[Assignment]
Write out, as an exact transcription, the line that has "kingdom: Animalia" and each line after it through the end of the data below.

Stored data entries:
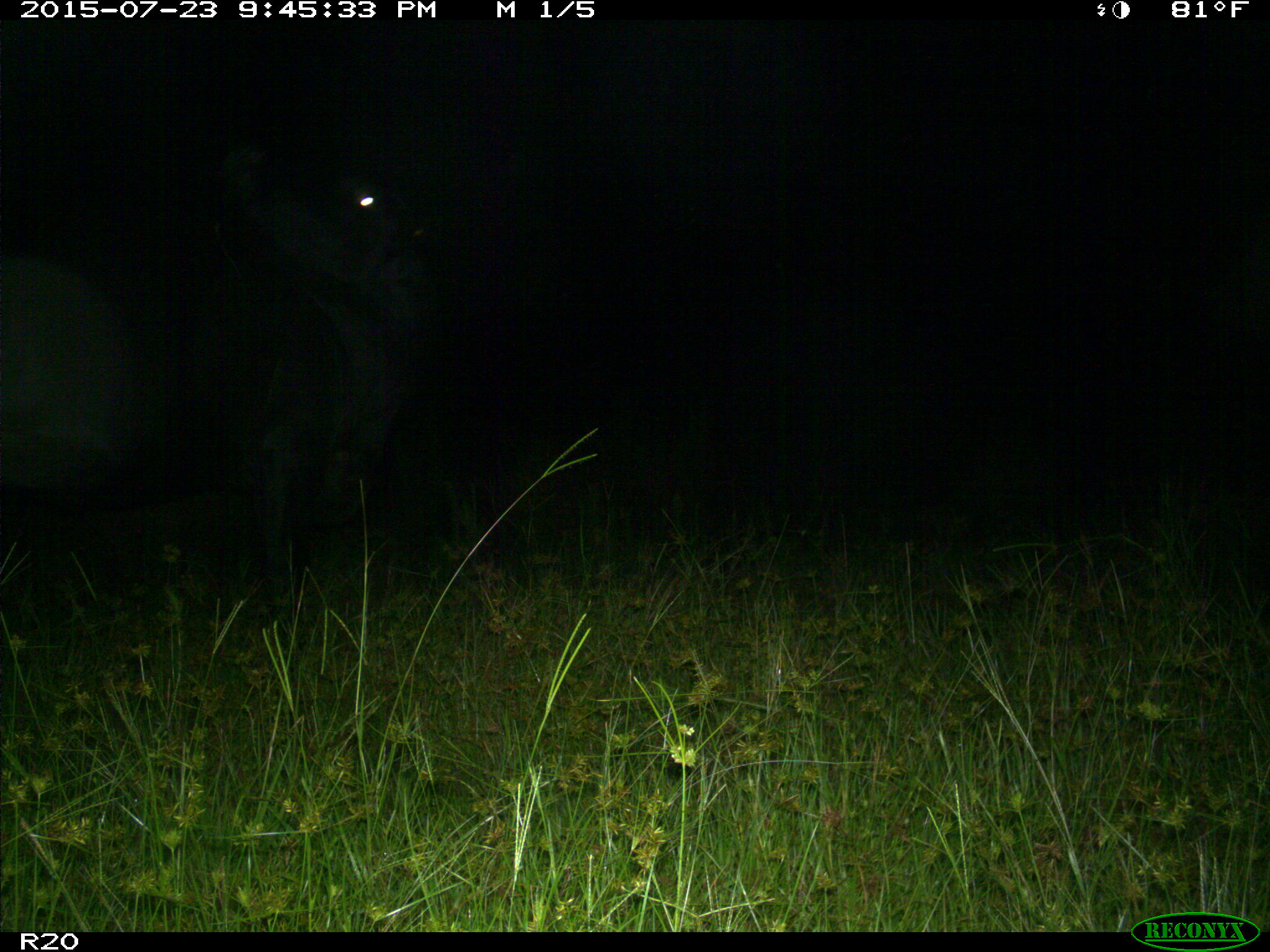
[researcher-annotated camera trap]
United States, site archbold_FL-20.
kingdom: Animalia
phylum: Chordata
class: Mammalia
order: Artiodactyla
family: Bovidae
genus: Bos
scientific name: Bos taurus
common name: domestic cow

[Answer for the task]
kingdom: Animalia
phylum: Chordata
class: Mammalia
order: Artiodactyla
family: Bovidae
genus: Bos
scientific name: Bos taurus
common name: domestic cow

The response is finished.